> [QUESTIONS]:
**a.** Copy out the passage from the smartphone sync thread that begins at the words "That's strange, not" and stops after "option for it.", swapping "GPS" for "cell network".
**b.** Write the next part of the forum thread about the Nokia Lumia 610 email sync error, picking up where it ends.

> [SOURCE TEXT]:
● ● ● ●
# Synchronization problem



## Acer2000 (Sep 17, 2006)

Hi,

I have a Nokia Lumia 610 smartphone. Installed is Windows 7 with all the latest updates. Yesterday, after I changed the language settings from German to English, the synchronization of emails stopped working! I get the following error message:

Error code: 80070490

Will appreciate your help. Thank you.


----------



## Masterchiefxx17 (Feb 27, 2010)

Please preform a hard drive test using this guide here: 

How to perform a Seagate's Seatools Test | Tech Support Forum


----------



## Acer2000 (Sep 17, 2006)

This has nothing to do with the hard drive. I'm talking about my Nokia Lumia 610 smartphone :grin:


----------



## Masterchiefxx17 (Feb 27, 2010)

That's strange, not sure why I posted that :lil:

Is the phone from the US? Time synchronization is controlled by the GPS and the server used. Inside the time settings menu there should be an option for it.


----------



## Acer2000 (Sep 17, 2006)

:grin: No, I live in Europe. Actually, it was all working fine until I switched from German into English. Then I switched back into English and it did not work.


----------



## Masterchiefxx17 (Feb 27, 2010)

If you go to settings > Date/Time is there a sever to choose from?


----------



## Acer2000 (Sep 17, 2006)
● ● ● ●
> [LISTED ENTRIES]:

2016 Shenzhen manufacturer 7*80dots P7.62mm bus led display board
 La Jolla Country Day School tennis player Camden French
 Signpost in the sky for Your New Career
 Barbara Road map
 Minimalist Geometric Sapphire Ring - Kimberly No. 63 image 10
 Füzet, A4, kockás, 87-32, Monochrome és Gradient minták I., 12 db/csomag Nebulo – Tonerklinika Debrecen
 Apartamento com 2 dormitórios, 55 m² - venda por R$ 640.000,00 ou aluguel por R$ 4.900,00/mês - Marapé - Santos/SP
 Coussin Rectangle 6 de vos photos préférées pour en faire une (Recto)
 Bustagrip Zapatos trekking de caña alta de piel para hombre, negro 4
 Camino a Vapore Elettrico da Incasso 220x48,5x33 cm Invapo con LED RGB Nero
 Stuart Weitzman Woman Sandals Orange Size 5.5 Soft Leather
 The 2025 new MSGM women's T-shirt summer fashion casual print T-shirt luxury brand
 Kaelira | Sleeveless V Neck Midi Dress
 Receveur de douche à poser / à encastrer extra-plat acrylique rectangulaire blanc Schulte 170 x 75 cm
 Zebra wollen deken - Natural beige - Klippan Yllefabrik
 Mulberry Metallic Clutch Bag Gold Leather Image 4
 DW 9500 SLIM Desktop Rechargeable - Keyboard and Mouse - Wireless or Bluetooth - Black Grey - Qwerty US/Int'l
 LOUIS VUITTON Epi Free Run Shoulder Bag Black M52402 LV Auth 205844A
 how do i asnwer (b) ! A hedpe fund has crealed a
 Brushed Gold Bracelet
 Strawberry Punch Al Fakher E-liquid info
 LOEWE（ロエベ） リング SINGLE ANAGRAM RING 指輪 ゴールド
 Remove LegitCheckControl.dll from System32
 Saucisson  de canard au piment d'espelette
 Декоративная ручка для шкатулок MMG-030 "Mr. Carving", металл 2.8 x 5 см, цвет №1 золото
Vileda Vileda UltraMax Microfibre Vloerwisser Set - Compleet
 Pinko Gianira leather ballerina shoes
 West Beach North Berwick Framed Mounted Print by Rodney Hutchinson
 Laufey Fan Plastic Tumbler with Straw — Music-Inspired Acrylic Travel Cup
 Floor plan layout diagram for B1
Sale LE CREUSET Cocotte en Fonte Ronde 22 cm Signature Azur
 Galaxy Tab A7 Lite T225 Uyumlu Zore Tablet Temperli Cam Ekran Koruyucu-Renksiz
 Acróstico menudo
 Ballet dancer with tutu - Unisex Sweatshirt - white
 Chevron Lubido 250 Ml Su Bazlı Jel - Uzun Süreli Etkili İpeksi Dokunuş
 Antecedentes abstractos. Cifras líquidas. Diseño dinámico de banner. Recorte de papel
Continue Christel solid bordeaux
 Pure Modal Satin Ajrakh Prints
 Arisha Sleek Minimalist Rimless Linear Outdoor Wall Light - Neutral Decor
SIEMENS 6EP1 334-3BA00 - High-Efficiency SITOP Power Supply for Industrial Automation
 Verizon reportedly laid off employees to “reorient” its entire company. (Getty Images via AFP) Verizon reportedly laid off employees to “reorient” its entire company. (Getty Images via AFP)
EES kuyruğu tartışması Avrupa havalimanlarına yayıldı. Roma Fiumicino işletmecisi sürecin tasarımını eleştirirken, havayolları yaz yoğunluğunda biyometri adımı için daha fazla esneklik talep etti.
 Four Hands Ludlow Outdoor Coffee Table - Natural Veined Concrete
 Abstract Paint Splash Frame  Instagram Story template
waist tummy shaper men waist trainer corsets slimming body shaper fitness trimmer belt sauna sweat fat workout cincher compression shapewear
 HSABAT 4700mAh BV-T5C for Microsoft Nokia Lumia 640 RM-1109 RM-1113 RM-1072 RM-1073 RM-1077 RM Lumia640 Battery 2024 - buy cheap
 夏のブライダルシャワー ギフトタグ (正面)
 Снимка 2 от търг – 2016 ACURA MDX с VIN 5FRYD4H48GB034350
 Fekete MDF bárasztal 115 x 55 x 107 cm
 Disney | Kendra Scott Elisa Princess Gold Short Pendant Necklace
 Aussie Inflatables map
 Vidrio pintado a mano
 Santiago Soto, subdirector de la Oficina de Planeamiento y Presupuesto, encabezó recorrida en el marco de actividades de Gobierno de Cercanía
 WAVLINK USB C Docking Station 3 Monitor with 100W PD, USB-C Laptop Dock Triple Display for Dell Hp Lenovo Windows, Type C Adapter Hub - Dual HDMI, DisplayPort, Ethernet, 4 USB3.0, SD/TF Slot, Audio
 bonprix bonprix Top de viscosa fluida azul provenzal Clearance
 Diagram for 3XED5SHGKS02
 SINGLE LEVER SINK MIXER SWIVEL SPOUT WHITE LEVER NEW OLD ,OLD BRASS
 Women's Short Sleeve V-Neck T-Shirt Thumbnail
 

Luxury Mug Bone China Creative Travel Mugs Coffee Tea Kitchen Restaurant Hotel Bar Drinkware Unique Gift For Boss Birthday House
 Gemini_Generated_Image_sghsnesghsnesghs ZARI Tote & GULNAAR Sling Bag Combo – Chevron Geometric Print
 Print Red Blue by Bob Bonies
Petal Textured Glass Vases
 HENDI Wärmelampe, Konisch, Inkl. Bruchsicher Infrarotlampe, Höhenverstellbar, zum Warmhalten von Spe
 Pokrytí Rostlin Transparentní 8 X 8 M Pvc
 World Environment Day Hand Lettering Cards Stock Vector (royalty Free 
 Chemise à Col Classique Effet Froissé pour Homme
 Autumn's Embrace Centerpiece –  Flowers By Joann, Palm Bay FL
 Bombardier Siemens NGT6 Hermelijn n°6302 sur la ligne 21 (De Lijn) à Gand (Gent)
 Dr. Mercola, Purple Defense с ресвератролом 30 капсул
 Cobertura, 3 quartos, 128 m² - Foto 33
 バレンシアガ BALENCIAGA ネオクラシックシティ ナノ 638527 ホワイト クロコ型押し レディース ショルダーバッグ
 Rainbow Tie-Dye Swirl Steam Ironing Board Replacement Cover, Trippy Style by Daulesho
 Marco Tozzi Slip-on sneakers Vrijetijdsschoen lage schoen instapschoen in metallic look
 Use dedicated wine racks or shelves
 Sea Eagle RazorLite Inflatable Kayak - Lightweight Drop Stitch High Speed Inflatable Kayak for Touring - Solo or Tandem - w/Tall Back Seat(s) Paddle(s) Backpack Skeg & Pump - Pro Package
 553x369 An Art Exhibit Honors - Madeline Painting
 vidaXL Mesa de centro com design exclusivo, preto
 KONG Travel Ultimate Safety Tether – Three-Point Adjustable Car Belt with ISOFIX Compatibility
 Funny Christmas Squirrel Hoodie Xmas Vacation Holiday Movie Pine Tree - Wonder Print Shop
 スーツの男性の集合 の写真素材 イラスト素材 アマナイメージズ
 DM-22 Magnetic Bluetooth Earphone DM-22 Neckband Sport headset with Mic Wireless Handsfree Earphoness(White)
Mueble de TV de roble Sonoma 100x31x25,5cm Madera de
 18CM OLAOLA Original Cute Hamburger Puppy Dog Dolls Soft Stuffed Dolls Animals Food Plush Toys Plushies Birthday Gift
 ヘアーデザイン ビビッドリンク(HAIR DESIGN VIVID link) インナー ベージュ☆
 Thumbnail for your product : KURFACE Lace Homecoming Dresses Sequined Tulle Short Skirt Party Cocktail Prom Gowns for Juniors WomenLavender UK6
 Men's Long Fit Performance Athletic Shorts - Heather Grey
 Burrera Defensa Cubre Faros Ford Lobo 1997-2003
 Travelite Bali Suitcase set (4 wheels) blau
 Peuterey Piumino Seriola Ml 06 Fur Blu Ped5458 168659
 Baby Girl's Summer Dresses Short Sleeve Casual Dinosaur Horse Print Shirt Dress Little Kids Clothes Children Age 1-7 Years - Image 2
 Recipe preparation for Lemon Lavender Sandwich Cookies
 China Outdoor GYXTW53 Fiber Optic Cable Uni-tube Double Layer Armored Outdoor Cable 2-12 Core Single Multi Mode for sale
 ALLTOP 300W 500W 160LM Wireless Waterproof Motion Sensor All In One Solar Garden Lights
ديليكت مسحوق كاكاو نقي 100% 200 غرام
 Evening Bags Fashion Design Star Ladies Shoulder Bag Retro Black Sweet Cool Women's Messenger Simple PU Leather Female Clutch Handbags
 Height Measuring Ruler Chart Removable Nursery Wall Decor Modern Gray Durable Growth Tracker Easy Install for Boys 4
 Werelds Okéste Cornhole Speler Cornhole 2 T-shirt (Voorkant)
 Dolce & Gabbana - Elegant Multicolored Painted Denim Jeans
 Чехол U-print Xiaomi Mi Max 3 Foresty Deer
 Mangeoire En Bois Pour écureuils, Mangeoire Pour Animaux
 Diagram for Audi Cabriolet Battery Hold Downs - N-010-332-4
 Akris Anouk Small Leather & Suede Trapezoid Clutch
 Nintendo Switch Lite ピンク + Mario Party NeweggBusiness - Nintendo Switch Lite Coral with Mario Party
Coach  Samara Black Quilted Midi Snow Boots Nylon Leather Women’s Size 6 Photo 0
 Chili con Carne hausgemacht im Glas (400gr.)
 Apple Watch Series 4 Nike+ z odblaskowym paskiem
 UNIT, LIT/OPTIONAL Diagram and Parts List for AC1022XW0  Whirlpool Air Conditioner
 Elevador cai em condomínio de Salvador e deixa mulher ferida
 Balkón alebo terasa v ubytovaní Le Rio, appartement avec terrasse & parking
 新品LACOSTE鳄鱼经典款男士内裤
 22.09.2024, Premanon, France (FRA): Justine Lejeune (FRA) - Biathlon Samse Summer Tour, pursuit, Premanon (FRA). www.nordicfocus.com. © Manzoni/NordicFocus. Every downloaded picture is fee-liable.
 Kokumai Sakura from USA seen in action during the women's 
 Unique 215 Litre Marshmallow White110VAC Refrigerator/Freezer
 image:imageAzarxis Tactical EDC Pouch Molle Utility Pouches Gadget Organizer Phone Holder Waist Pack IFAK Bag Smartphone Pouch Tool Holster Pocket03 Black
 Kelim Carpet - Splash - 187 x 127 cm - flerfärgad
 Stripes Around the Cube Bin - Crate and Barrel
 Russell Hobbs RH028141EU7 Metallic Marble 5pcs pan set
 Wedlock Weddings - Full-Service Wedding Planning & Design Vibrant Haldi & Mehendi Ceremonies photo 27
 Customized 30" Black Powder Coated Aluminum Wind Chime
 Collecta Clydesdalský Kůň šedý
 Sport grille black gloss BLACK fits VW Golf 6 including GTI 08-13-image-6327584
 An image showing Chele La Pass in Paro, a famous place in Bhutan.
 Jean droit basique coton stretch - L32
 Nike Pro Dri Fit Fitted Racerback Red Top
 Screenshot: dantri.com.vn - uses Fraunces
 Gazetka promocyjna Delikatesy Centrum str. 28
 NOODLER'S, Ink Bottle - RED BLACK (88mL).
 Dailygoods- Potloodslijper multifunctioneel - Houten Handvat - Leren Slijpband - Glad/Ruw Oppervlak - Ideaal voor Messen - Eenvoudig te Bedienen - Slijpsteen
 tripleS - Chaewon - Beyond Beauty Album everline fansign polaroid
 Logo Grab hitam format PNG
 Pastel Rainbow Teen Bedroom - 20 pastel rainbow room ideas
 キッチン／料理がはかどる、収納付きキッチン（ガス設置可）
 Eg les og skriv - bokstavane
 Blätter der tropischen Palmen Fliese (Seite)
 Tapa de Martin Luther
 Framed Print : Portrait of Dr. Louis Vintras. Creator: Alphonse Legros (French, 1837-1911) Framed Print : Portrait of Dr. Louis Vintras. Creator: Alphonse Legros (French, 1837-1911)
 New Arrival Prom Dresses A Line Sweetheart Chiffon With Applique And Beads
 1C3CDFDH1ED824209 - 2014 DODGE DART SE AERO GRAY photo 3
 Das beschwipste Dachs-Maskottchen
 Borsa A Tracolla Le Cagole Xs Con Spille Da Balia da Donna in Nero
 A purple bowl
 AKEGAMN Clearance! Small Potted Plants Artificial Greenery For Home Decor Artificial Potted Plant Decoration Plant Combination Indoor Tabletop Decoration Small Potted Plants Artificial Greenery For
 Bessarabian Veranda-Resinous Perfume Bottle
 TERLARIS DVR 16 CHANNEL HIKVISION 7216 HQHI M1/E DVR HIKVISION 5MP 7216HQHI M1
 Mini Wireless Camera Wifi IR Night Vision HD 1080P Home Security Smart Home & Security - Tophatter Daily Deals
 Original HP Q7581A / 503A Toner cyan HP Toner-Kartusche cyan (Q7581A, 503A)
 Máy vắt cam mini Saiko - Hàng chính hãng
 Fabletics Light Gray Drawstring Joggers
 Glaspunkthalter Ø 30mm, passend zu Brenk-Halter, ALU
● ● ● ●
> [ANSWERS BY ITEM NUMBER]:
**a.**
That's strange, not sure why I posted that :lil:

Is the phone from the US? Time synchronization is controlled by the cell network and the server used. Inside the time settings menu there should be an option for it.

**b.**
No. I only see the following:

24-hour clock on/off
Set automatically on/off


----------



## Acer2000 (Sep 17, 2006)

It shows error code: 80070490

When I go to the setting, I see the following:

Account Name: Windows Live

Download new content: hourly

Download email from: the last 7 days

Content to synchronize: Email

Username: [email protected]

Password: nokiaisnotworking

Server: m.hotmail.com

Logging: off (recommended)


----------



## Masterchiefxx17 (Feb 27, 2010)

Turn off set automatically then restart the phone.

Then enable the feature and reboot. Does the time sync?


----------



## Acer2000 (Sep 17, 2006)

i tried it. it didn't work


----------



## Masterchiefxx17 (Feb 27, 2010)

To be honest, I'm not sure what the problem may be. Error code 80070490 seems to relate to many different problems.

My last recommendation is to backup your data and reset the phone to factory settings.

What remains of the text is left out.